Jahi McMath’s story has been an important reference in medicine and ethics as the landscape of the understanding of death by neurologic criteria is shifting, with families actively questioning the once-firm criterion. Palliative care providers have a role in seeking understanding and collaborating with families and clinical teams to navigate the many challenges that arise when a medical team has determined that a child has died, and their parents disagree. In this case-based narrative discussion we consider the complexity of the family experience of brain death.
I first learned about Jahi McMath as her story was unfolding in the news. It was compelling: a 13-year-old in Oakland, California, declared brain-dead after a tonsillectomy, with her family at odds with that determination. The headlines were gut wrenching, with media locally, nationally, and internationally reporting on the case of the family who was fighting against the brain death determination of their previously healthy child.
As a palliative care consultant, I consider families and their experiences holistically. We work to understand who families are in their world, who they are in our medical world, how they make decisions, and how their lifetimes of experiences guide them in that process. We work to understand how parents and loved ones and their deep connection to their children can guide us in supporting them through what comes next: often the series of decisions or circumstances leading up to their child’s death.
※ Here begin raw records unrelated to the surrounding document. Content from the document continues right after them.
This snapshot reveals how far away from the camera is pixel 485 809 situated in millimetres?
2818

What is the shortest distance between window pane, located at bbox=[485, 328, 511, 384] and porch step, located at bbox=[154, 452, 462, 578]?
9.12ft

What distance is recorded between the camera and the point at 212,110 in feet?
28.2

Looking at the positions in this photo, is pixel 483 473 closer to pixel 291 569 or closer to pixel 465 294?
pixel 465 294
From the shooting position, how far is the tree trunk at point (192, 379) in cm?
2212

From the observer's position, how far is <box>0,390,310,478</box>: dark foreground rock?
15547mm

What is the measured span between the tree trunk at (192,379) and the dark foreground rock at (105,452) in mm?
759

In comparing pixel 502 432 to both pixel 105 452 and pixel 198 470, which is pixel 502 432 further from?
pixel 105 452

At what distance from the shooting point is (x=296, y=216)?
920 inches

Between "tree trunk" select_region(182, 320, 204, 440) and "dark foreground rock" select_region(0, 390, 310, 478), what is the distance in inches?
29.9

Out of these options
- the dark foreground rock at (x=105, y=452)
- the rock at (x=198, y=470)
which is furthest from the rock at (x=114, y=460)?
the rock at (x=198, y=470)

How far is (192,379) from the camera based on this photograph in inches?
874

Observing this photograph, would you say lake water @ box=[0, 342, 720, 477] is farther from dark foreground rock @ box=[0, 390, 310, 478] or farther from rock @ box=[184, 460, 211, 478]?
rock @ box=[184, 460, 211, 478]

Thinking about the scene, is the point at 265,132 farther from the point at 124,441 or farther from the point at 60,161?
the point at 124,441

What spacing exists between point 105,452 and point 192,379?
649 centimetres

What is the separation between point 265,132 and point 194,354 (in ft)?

Over the course of my career in palliative care, I have met a number of families whose children have likely already progressed to death by neurologic criteria or have some sort of event when death by neurologic criteria becomes the primary question. I understand how the landscape of the understanding of death by neurologic criteria is shifting from a family perspective. I also have experienced how deeply uncomfortable that is for clinicians and institutions where the once-firm criterion is being actively questioned by parents. How do we bridge the chasm that exists when the medical community determines a child has died, and their parents disagree?
Jahi McMath Story
Jahi awoke from her surgery and began to spit up blood an hour later. Her stepfather, advocating for intervention because of the continued bleeding, was asked to leave. Jahi’s chart reflected a passive response to the concerns of her family. Physicians were notified, but a watch and wait approach was used. Just after midnight, she had a code event, which, in its entirety, lasted >2 hours. Just 2 days later, she was declared brain-dead.1
It was only in more recent articles describing Jahi being buried “nearly 5 years after being declared brain-dead”2 that more information about her was published: that purple was her favorite color, that she wanted to be a doctor when she grew up, that she wanted to be married and have twins. It was profound to find this information reported, but it was just as striking that it was not reported previously. Why does it matter that she likes purple? From the 10 000-foot view, maybe it does not, but the elements of her humanity, of her personhood, matter so much. This understanding guides our language and support of her family. We, as clinicians, are skilled in disassociating the child from the patient. Jahi’s family saw their defenseless, purple-loving child needing help. In the language used to describe her by some of the people charged with caring for her: they saw a corpse.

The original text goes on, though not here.